U.S. Soldiers Coordinate Training With Iraqi Forces
By Army Sgt. Brandon LeFlore
Special to American Forces Press Service
CONTINGENCY OPERATING BASE BASRA, Iraq, May. 22, 2009 Soldiers from the 4th Infantry Division’s 2nd Battalion, 8th Infantry Regiment, 2nd Brigade Combat Team, met with the commanders of the tactical support unit companies in Basra, Iraq, to discuss training May 12.
Capt. Mustafa, right, commander of an Iraqi tactical support unit, identifies the unit’s operational area to U.S. Army 1st Lt. Ray Critchfield, May 12, 2009. U.S. Army photo by Sgt. Brandon LeFlore
(Click photo for screen-resolution image);high-resolution image available.
The battalion is planning a training event for the security forces in the area and is assessing each unit’s training needs.
“Our plan is to conduct a joint training exercise with all the tactical support units and the emergency response battalions in the area.” said Army 1st Lt. Ray Critchfield, tank platoon leader with the battalion’s Company C. “The goal of the planned training exercise is to raise the proficiency level of the tactical support units, which are a paramilitary police force in the city of Basra.”
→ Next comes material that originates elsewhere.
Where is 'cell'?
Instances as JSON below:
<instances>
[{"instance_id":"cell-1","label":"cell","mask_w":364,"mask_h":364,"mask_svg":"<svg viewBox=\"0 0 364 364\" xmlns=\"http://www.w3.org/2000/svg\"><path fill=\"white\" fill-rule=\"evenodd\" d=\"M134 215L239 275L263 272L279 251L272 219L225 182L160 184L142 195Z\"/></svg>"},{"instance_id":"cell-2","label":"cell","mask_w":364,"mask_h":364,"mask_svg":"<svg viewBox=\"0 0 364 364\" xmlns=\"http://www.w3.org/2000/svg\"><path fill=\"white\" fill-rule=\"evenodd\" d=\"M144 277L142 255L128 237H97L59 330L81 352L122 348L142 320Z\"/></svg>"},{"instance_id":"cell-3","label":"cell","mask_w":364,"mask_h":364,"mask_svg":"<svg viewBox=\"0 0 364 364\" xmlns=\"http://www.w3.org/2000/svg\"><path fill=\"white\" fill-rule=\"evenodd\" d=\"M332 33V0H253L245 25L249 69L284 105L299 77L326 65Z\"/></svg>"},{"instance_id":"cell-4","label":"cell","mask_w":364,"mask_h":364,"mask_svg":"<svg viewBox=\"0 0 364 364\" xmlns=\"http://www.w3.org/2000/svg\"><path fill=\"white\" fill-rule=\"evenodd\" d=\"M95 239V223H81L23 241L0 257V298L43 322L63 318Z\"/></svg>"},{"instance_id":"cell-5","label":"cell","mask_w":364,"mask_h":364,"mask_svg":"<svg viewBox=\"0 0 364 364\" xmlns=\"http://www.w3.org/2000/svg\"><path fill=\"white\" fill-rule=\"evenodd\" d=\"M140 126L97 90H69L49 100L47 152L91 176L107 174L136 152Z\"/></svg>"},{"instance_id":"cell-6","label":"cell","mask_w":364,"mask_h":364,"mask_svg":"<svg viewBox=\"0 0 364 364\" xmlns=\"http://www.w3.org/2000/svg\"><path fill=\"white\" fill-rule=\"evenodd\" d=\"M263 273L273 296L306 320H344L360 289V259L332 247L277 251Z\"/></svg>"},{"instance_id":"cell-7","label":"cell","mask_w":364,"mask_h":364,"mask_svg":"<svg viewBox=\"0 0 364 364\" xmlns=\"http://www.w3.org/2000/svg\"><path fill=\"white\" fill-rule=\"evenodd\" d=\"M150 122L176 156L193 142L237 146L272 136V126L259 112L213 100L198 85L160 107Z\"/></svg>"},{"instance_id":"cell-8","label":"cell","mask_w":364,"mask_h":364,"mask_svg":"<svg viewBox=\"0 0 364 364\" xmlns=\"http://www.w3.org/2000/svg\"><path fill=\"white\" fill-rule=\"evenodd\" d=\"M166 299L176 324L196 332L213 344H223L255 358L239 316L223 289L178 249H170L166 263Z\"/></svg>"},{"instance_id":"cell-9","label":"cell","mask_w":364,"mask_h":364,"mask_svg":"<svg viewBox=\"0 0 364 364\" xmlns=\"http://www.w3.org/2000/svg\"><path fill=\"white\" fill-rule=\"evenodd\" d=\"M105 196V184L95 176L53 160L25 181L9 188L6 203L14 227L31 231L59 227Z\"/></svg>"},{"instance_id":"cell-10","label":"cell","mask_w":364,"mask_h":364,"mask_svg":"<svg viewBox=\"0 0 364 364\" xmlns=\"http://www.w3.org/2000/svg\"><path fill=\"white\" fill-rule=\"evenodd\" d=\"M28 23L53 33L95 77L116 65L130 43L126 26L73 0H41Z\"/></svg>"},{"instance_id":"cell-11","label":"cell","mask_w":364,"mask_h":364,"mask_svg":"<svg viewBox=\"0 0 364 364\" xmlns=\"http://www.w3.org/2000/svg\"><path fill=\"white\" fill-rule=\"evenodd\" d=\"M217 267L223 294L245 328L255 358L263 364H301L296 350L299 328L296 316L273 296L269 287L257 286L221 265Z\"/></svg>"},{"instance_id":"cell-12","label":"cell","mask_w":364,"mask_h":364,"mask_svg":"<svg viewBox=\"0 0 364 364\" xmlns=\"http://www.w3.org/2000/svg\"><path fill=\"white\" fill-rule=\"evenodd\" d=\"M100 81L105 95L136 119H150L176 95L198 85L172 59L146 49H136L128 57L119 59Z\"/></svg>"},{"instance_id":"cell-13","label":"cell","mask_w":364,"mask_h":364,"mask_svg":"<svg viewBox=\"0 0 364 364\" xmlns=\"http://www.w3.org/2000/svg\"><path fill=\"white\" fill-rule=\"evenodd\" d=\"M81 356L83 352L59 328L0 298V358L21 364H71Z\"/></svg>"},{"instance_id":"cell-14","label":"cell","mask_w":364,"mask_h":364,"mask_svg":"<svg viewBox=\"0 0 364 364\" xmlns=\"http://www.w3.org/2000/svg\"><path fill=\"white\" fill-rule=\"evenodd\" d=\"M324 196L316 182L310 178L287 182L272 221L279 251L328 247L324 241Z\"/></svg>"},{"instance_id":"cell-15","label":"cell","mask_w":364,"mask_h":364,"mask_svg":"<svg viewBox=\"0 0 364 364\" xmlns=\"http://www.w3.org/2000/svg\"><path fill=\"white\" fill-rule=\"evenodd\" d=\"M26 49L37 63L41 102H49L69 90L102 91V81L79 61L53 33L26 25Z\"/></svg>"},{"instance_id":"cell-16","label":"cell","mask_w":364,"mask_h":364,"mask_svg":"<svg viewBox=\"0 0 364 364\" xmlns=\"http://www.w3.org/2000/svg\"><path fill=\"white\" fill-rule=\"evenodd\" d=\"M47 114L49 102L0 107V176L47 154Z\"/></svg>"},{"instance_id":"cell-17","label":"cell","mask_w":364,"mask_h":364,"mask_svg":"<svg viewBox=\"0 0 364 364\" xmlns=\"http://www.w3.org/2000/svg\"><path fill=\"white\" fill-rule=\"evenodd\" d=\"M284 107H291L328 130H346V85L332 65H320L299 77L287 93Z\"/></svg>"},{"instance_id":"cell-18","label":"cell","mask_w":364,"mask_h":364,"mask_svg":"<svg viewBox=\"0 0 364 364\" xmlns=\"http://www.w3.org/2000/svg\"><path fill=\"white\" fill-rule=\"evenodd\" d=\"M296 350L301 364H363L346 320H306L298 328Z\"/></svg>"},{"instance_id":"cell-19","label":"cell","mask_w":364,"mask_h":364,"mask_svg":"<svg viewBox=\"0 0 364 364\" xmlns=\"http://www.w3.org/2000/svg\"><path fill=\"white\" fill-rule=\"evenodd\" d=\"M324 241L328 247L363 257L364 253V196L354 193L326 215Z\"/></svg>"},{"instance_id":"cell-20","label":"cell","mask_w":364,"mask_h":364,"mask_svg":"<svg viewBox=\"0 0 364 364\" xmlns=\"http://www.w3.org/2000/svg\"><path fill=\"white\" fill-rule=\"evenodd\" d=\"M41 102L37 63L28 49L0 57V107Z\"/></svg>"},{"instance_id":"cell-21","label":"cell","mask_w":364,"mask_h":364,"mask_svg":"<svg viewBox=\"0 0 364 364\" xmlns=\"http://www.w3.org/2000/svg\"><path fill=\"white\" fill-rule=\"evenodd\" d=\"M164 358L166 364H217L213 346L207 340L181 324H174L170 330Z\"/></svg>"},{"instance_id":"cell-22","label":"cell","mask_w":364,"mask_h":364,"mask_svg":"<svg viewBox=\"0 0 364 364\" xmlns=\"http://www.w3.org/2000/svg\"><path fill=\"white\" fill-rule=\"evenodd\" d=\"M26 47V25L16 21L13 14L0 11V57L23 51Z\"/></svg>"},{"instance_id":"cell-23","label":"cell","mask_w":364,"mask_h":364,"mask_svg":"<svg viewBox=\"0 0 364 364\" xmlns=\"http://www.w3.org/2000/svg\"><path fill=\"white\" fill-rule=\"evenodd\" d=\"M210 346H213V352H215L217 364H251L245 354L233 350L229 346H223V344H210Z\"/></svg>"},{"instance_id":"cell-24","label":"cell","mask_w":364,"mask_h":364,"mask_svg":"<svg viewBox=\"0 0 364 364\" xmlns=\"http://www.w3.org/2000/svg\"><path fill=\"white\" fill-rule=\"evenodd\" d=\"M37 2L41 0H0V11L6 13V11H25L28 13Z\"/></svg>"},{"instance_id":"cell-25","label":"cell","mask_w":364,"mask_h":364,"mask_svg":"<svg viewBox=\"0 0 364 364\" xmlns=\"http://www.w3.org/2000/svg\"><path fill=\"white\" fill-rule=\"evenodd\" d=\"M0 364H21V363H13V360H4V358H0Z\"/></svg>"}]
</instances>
The platoon’s soldiers met with leaders of two tactical support units and discussed the safety and security situations in the area along with any training the commanders felt their units needed.
“We’re meeting with the commanders of each company to gather information about what kind of training they would like to conduct, so that we can better facilitate training for them,” Critchfield said.
For the most part, the police force is fairly proficient at dismounted patrols and basic policing skills, but they’d like to receive more training in rifleman tactics, said Capt. Hussein, commander of Tactical Support Unit 2 in Basra’s Al Majeed area. “The policemen with Tactical Support Unit 2 recently captured men who were writing anti-Iraqi force slogans on the walls in the city,” he said. “Other than that, the area has been quiet.”
The battalion’s functions are similar to those of a police transition team, in that their mission here is to coach, mentor and train the Iraqi security forces to proficiently manage security disturbances in their respective operational areas. “We’re basically doing the same job a police transition team would be doing,” Critchfield said.
The platoon will employ a “train the trainer” concept, so tactical support units can take the skills they learn from U.S. forces and train future security forces in proper policing tactics and procedures.
(Army Sgt. Brandon LeFlore serves in Multinational Division South.)